> [QUELLENAUSZUG]:
# # # # # # #
Iran 2017 Tagebuch - 16. Oktober
So, nun hat Hooman einen Blick auf den Blog geworfen und prompt seinen Namen
korrigiert, den hatte unser Veranstalter wohl falsch geschrieben.
Also nochmal: Hooman hatte gestern gesagt wir hätten heute 340km vor uns,
davon die Hälfte auf Schotterstraße. Ich hatte schon gespürt, dass das ein
Witz war.
Warum vergleichen wir eigentlich ständig Iran mit Indien? Weil wir in den
letzten Jahren so oft da waren? Weil beides mit I anfängt? Weil beides weit
weg im Osten liegt? Weil wir außer in Indien kaum Kontakt zur islamischen
Kultur hatten? Wir waren in den vergangenen zwei Jahren aber auch in
Italien, Kroatien, Slowenien, den Niederlanden, USA und Kanada. Und wenn ich
diese Liste durchgehe muss ich sagen bis jetzt fühlt sich Iran am ehesten an
wie diese Länder aber bestimmt nicht wie Indien.
Wir fuhren heute also auf dem durchgehend vierstreifigen, baustellenfreien
und topfebenen Expressway nach Osten, und zwar mit etwa 120km/h, weil das
eben die erlaubte Höchstgeschwindigkeit ist und Radarkontrollen und Kameras
keine Fremdwörter sind. Natürlich gibt es auch Rasthöfe und nette
Picknick-Areale, wie wir sie aus Frankreich kennen, und die Ausschilderung
ist durchweg in arabischen und englischen Schriftzeichen. Haha, Fettnapf,
die sprechen und schreiben doch Persisch! Stimmt, aber die persische Schrift
bedient sich der arabischen Schriftzeichen.
Ich warf also das eine oder andere mit etwas Schamesröte im Gesicht in
meinen lila Eimer und freute mich auf Semnan, das wir gegen Mittag
erreichten. Dort angekommen stürmten wir in das im Schließen begriffenen
Museum, das nur aufgrund eines vorherigen Telefonats auf uns gewartet hatte,
und traten in einen alten, umgebauten Hammam. Dieser Hammam war dann auch
das, was wir uns ansehen sollten und konnten, denn seine Funktion als Museum
hat er aufgrund von Umbauarbeiten eingebüßt, die Fundstücke aus Tepe Hissar
wurden samt und sonders ausgelagert. Zum Glück bis auf den Höhepunkt der
Sammlung, ein nahe Semnan gefundenes, archäologisch sehr wichtiges Skelettt
einer jungen Frau, die vor etwa 4000 Jahren bei der Geburt ihres Kindes
gestorben ist und mit diesem nach den Riten des Mitras-Kultes beerdigt
wurde.
Anschließend war noch etwas Zeit für die Freitagsmoschee aus dem 13.
Jahrhundert und den Maidan, den zentralen Platz des kleinen Städtchens, dann
fuhren wir weiter auf der alten Seidenstraße gen Osten und hielten an einem
schattigen Parkplatz zum Mittagessen. Hassan hatte Fladenbrot, Frischkäse,
sonnig reife Tomaten, Gurken, Walnüsse und zuckersüße Datteln gekauft - was
für ein Picknick am Expressway im Alborz-Gebirge!
# # # # # # #
> [ANGEZEIGTE EINTRÄGE]:
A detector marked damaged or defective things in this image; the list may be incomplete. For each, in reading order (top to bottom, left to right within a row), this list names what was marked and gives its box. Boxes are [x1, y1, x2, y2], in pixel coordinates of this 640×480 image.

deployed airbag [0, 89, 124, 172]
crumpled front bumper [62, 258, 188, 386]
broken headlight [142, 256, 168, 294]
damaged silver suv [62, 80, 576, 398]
# # # # # # #
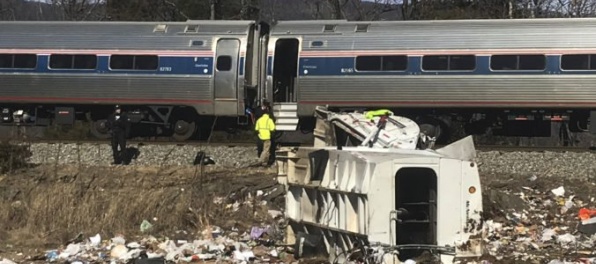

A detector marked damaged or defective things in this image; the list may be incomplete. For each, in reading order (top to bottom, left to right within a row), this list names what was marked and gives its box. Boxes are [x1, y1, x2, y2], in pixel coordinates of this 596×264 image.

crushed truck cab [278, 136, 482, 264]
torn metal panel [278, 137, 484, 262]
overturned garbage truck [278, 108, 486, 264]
# # # # # # #
> [ZU ERLEDIGEN]:
[A] Gib aus dem Reisebericht den Abschnitt wortgetreu wieder, der bei den Worten „Warum vergleichen wir“ beginnt und nach „nicht wie Indien.“ endet.
[B] Setze den Reisebericht über Iran an der Stelle fort, an der er aufhört.
Die Einträge stehen in keinem Zusammenhang mit dem Reisebericht.

> [ANTWORTEN NACHEINANDER]:
[A]
Warum vergleichen wir eigentlich ständig Iran mit Indien? Weil wir in den
letzten Jahren so oft da waren? Weil beides mit I anfängt? Weil beides weit
weg im Osten liegt? Weil wir außer in Indien kaum Kontakt zur islamischen
Kultur hatten? Wir waren in den vergangenen zwei Jahren aber auch in
Italien, Kroatien, Slowenien, den Niederlanden, USA und Kanada. Und wenn ich
diese Liste durchgehe muss ich sagen bis jetzt fühlt sich Iran am ehesten an
wie diese Länder aber bestimmt nicht wie Indien.

[B]
Nach der Überquerung eines fast 2000m hohen Passes verlief unsere Route an
aufgegebenen Karawansereien entlang nach Damghan, unserem heutigen
Etappenziel. Zunächst besuchten wir die beeindruckende alte Moschee des
Ortes, die aus dem 9. Jahrhundert datiert und damit die älteste des Landes
ist. Der Erhaltungszustand des Ziegel-Lehm-Baus ist erstaunlich, natürlich
wird sie schon lange nicht mehr genutzt aber die Geschichte ist hier für uns
zum Greifen nah.
Anschließend bezogen wir unsere gemütlichen Zimmer im Tourist Hotel und
trafen uns nach einer Dusche zum Bazarspaziergang mit Hassan und Hooman. Es
ist wirklich sehr nett, dass auch Hassan immer dabei und damit Teil der
Reisegruppe ist, und nicht wie die Fahrer der letzten Urlaube in ein
Fahrerquartier verschwindet.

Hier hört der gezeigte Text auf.